>> BEGIN Source text

# North Yorkshire Show Pickering



## LadyJ (May 9, 2005)

Would there be any interest in folks attending this show if we can get a jolly good discount for MHF members and us having a rally there?

At the moment the price is a whopping £22 per night  :roll: but I think we might be able to knock it down to £12 per night.

Please post if you think you would like to go to it

North Yorkshire Leisure Show

Jacquie


----------



## rtaff (Jul 7, 2012)

We'd like to go to a show and this one wouldn't be too far away but it's sad that none of them let dogs in. Unfortunately this means we'll never be going to one!


----------



## an99uk (May 12, 2005)

Dogs are allowed on the camping field just not into the entertainment.

Quote from the website:
"Please note that we do allow dogs onto the camp site field but they must be on leads and well controlled. 
We do not allow dogs into the entertainment site itself"


----------



## scottie (May 11, 2005)

Hi All
Is there any interest in this rally,before I try and book leave to do it.
Thanks
George :roll: :lol:


----------



## SteveandSue (Aug 25, 2008)

*Pickering show*

We would be interested if there is going to be a rally

Sue and Steve
:lol:


----------



## scottie (May 11, 2005)

*Re: Pickering show*



barney2 said:


> We would be interested if there is going to be a rally
> 
> Sue and Steve
> :lol:


Hi Steve & Sue
I have asked Jac to list it as a rally,will add to it as I get more Information,I know the bar will be open Friday to Monday nights,I think the Saturday night is The Rat Pack the cost I don't know yet,but I will add the information as I get it.
George


----------



## scottie (May 11, 2005)




----------



## nukeadmin (Oct 10, 2003)

*Show Rally added at North Yorkshire Leisure Show in Pickerin*

There has been a new Show Rally added to the rally programme. The Show Rally is at North Yorkshire Leisure Show in Pickering, Yorkshire starting 24/08/2012

More information will be available at the following url once the entry has been approved and active (Normally within 24hrs): 
http://www.motorhomefacts.com/modules.php?name=Rallies&op=display_results&rid=365

If you have any questions about the rally or want to chat about it then please post in this thread.

>> END Source text
>> BEGIN Dataset excerpt

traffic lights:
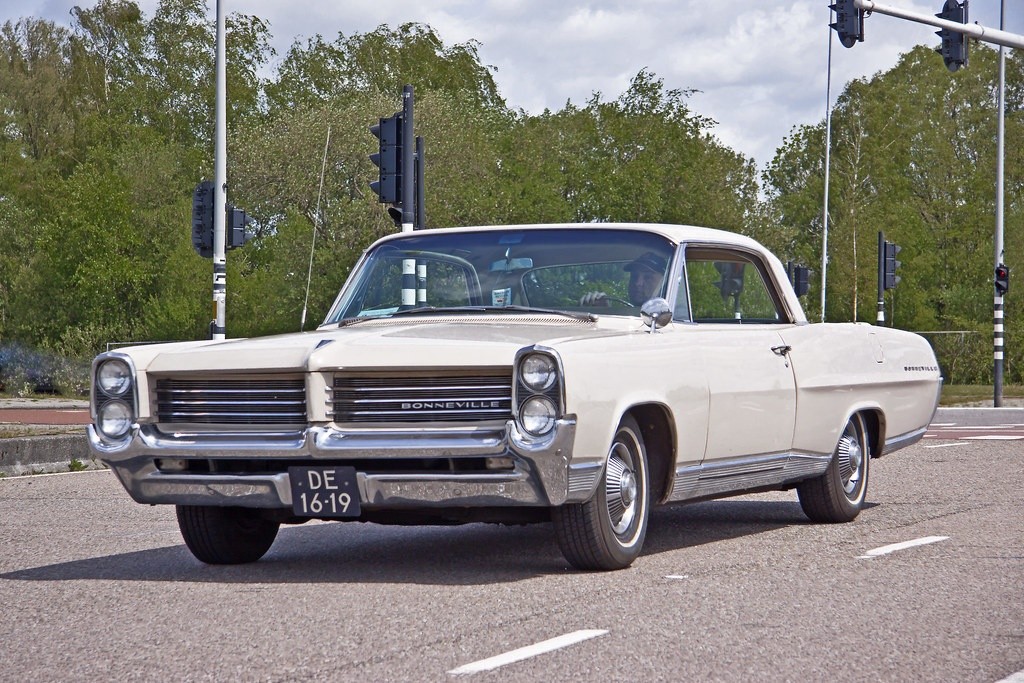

>> END Dataset excerpt

§ **Requirements**:
1. Quote everything from "## an99uk (May" down to "and well controlled." in the Pickering show thread, word for word.
2. Write what comes next in the forum thread about the Pickering show rally, picking up after its final post.

§ **Written responses**:
1.
## an99uk (May 12, 2005)

Dogs are allowed on the camping field just not into the entertainment.

Quote from the website:
"Please note that we do allow dogs onto the camp site field but they must be on leads and well controlled.

2.
----------



## LadyJ (May 9, 2005)

If you are looking for somewhere to go for August Bank Holiday may I suggest you join our "scottie" George & Angie at Pickering for this new show.

The price is £12 per night for Motorhomefacts members  

So get adding you names to the rally list fast folks



Jacquie


----------



## makems (Jul 26, 2010)

We'd be interested. It would be our first Facts rally.
Mike


----------



## scottie (May 11, 2005)

Hi 
Just a reminder about the very late addition to the rally year.

To book please phone on 0800 285 1967 or you can e.mail them at [email protected]

Please do NOT try booking from their web site as it will charge you £22 per night
.
We can depending on numbers take the big tent for the night get-togethers if there is nothing provided.
we can make our own intertainment.

George :lol: :lol: :lol: :lol: :lol:


----------



## LadyJ (May 9, 2005)

Friday night free entertainment in the bar

Saturday The Rat Pack Vegas Spectacular which is £20 per ticket but i'm trying to get us a discount on this


Jacquie


----------



## scottie (May 11, 2005)




----------



## scottie (May 11, 2005)

Hi all
just another little bump.


----------



## JimM (Jul 5, 2005)

Scottie won`t bump this to-day :lol:

I like the look but am too scared to book :wink: 

But all being well


----------



## scottie (May 11, 2005)

JimM said:


> Scottie won`t bump this to-day :lol:
> 
> I like the look but am too scared to book :wink:
> 
> But all being well


 :lol: wrong bro
a little bump.


----------



## scottie (May 11, 2005)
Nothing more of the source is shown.